══ Text segment ══
Ask YC: Content Delivery Networks - petesmithy

Anyone had a good experience of a CDN provider? We're just looking for somewhere to offload our static files (images, style sheets. JavaScript) to help the site run faster, no requirement for streaming media or anything like that.<p>We don't need much storage, nothing fancy - just well-distributed servers.. And 'affordable' (cheap).
======
prakash
Here's a list of commercial CDN's: <http://www.web-caching.com/cdns.html>

and, academic:
[http://en.wikipedia.org/wiki/Content_Delivery_Network#Academ...](http://en.wikipedia.org/wiki/Content_Delivery_Network#Academic_CDNs)

And, S3 is storage, not a CDN.

------
ktheory
I've had good experience with Panther Express: <http://pantherexpress.com/>

------
nilobject
At my previous employer, we used CacheFly and were pretty happy with them.
However, I know a lot of people are happy with S3.

------
jimm
We use Mirror Image. Relatively cheap, once we beat them up^W^W^Wnegotiated a
bit over price.

------
ubudesign
you can use our service at www.i2drive.com We can provide you with good
support too.

------
dedalus
use www.bitgravity.com

------
martianpenguin
Amazon S3?
═══
Short exercise 1 >> Reproduce the Ask YC thread from "However, I know" up to and including "support too.", swapping "Mirror Image" for "Akamai".
Short exercise 2 >> In the Ask YC thread, which provider did nilobject's previous employer use?
══ Stored rows ══
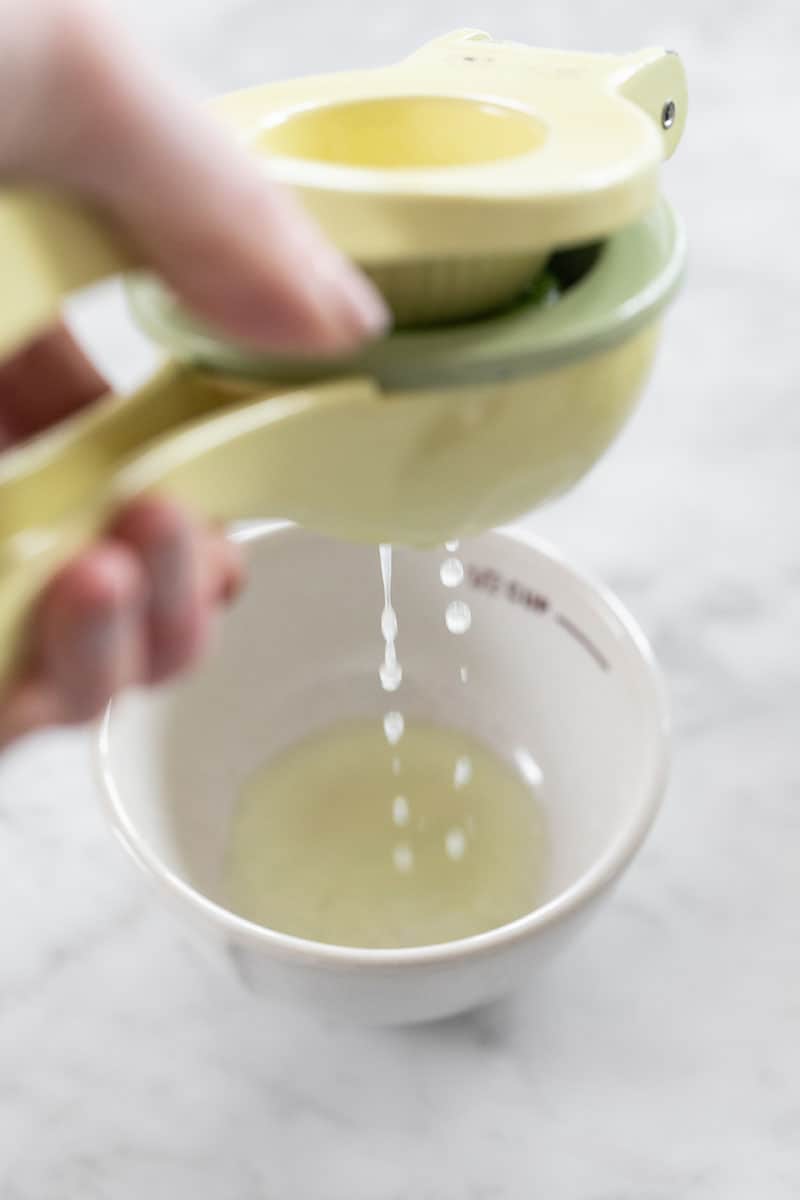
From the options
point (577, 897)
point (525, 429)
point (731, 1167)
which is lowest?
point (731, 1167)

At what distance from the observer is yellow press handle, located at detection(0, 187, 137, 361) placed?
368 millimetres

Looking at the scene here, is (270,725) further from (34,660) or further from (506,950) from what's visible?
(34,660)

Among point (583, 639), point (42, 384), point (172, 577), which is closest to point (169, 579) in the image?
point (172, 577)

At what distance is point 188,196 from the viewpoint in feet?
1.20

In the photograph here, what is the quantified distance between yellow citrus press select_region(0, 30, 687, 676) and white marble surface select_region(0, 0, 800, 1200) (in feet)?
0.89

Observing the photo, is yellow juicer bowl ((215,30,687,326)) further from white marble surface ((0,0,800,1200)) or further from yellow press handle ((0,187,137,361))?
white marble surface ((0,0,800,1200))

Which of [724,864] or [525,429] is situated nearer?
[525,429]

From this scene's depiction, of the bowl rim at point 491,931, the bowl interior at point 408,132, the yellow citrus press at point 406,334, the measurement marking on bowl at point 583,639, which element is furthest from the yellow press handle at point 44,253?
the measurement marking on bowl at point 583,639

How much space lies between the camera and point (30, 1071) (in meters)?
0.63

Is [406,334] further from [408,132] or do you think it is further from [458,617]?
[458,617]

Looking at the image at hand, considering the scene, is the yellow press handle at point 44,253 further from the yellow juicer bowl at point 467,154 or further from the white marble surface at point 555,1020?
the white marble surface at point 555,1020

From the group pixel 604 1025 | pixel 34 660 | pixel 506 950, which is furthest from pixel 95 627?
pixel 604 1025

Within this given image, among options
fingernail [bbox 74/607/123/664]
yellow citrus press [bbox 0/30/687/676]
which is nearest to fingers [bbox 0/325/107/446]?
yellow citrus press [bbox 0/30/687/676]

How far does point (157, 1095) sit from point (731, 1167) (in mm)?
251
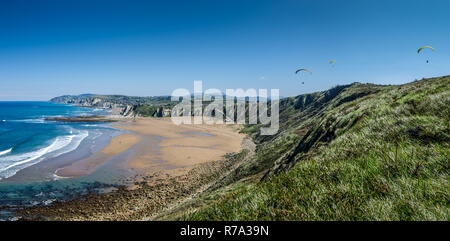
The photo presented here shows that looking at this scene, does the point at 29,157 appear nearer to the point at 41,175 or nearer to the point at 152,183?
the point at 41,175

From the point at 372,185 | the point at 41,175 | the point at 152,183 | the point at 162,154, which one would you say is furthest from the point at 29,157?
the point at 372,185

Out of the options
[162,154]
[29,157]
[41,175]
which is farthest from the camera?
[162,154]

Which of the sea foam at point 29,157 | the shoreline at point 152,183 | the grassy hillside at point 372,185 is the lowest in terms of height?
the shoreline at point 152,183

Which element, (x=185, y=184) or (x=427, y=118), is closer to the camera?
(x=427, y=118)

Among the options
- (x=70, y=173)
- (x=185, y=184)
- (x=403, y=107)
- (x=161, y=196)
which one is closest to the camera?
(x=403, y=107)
═══
══ Stored rows ══
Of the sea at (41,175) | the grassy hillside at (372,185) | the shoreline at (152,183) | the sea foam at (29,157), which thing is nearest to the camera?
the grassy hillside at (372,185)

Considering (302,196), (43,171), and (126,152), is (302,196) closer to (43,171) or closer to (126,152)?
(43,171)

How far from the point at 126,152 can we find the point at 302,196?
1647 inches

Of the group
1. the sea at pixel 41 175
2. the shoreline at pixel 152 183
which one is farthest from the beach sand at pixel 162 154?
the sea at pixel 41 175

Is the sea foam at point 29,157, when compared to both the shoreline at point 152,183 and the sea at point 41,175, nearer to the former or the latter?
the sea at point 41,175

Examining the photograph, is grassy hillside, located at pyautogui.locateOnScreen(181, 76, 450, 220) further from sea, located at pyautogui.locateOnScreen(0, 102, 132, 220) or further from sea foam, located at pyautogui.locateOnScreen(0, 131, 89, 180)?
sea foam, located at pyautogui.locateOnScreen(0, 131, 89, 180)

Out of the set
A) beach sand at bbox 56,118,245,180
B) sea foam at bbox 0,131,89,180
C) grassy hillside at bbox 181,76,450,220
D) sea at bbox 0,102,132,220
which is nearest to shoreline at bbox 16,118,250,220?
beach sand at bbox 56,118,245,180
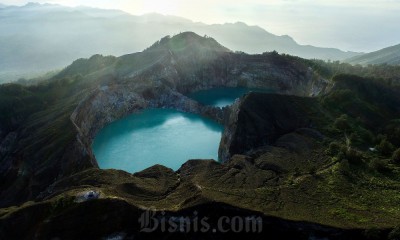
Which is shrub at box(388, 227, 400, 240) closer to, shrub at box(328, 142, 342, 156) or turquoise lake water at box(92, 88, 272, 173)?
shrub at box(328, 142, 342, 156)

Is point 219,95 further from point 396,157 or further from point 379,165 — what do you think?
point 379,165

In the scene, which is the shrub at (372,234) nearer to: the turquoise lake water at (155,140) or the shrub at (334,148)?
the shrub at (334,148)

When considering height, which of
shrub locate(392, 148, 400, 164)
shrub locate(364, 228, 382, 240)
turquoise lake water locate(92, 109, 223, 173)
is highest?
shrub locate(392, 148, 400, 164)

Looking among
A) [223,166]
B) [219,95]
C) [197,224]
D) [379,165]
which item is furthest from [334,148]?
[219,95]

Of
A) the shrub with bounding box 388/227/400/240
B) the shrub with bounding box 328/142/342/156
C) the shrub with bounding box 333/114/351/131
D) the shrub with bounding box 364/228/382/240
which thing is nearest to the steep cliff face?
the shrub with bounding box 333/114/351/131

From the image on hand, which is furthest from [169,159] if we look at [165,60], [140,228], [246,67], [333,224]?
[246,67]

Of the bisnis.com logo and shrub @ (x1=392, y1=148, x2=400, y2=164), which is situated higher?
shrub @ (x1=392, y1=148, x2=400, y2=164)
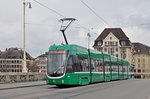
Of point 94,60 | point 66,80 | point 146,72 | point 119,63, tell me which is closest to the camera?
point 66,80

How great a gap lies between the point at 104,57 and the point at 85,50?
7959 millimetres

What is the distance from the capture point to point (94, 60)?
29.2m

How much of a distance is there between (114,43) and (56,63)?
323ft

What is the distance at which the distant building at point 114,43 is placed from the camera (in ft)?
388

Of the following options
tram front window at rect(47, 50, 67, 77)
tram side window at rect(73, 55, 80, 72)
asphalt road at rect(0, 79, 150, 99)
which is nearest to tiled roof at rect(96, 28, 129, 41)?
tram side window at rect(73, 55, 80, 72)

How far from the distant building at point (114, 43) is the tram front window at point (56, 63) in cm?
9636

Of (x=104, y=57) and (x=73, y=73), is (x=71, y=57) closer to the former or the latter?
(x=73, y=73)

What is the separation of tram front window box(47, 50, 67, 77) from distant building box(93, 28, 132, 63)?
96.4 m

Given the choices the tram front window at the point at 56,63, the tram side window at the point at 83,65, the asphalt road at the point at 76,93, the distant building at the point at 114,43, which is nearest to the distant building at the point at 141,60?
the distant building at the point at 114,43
═══
Problem solution 1 >>
However, I know a lot of people are happy with S3.

------
jimm
We use Akamai. Relatively cheap, once we beat them up^W^W^Wnegotiated a
bit over price.

------
ubudesign
you can use our service at www.i2drive.com We can provide you with good
support too.

Problem solution 2 >> CacheFly